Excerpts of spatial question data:
-------
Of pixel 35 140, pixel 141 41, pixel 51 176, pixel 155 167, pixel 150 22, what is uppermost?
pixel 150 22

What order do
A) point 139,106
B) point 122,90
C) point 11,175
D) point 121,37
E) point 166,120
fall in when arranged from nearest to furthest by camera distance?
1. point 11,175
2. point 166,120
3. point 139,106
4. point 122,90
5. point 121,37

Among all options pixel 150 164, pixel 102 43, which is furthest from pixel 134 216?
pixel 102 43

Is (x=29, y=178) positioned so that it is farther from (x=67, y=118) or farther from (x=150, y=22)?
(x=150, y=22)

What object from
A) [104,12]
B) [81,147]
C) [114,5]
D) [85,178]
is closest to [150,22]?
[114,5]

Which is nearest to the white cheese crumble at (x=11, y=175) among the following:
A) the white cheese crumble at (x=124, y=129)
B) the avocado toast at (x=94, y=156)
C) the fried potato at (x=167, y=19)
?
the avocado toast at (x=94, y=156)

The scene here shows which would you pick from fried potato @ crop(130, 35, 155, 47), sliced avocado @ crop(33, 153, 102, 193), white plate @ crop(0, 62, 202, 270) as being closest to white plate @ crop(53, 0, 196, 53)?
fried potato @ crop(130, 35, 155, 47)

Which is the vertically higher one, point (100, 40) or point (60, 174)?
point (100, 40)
-------
Stated goal -
Convert every line of the material above into a numbered list, omitting blank lines.

Response for this exercise -
1. Of pixel 35 140, pixel 141 41, pixel 51 176, pixel 155 167, pixel 150 22, what is uppermost?
2. pixel 150 22
3. What order do
4. A) point 139,106
5. B) point 122,90
6. C) point 11,175
7. D) point 121,37
8. E) point 166,120
9. fall in when arranged from nearest to furthest by camera distance?
10. 1. point 11,175
11. 2. point 166,120
12. 3. point 139,106
13. 4. point 122,90
14. 5. point 121,37
15. Among all options pixel 150 164, pixel 102 43, which is furthest from pixel 134 216?
16. pixel 102 43
17. Is (x=29, y=178) positioned so that it is farther from (x=67, y=118) or farther from (x=150, y=22)?
18. (x=150, y=22)
19. What object from
20. A) [104,12]
21. B) [81,147]
22. C) [114,5]
23. D) [85,178]
24. is closest to [150,22]?
25. [114,5]
26. Which is nearest to the white cheese crumble at (x=11, y=175) among the following:
27. A) the white cheese crumble at (x=124, y=129)
28. B) the avocado toast at (x=94, y=156)
29. C) the fried potato at (x=167, y=19)
30. ?
31. the avocado toast at (x=94, y=156)
32. The scene here shows which would you pick from fried potato @ crop(130, 35, 155, 47), sliced avocado @ crop(33, 153, 102, 193), white plate @ crop(0, 62, 202, 270) as being closest to white plate @ crop(53, 0, 196, 53)?
33. fried potato @ crop(130, 35, 155, 47)
34. Which is the vertically higher one, point (100, 40) or point (60, 174)?
35. point (100, 40)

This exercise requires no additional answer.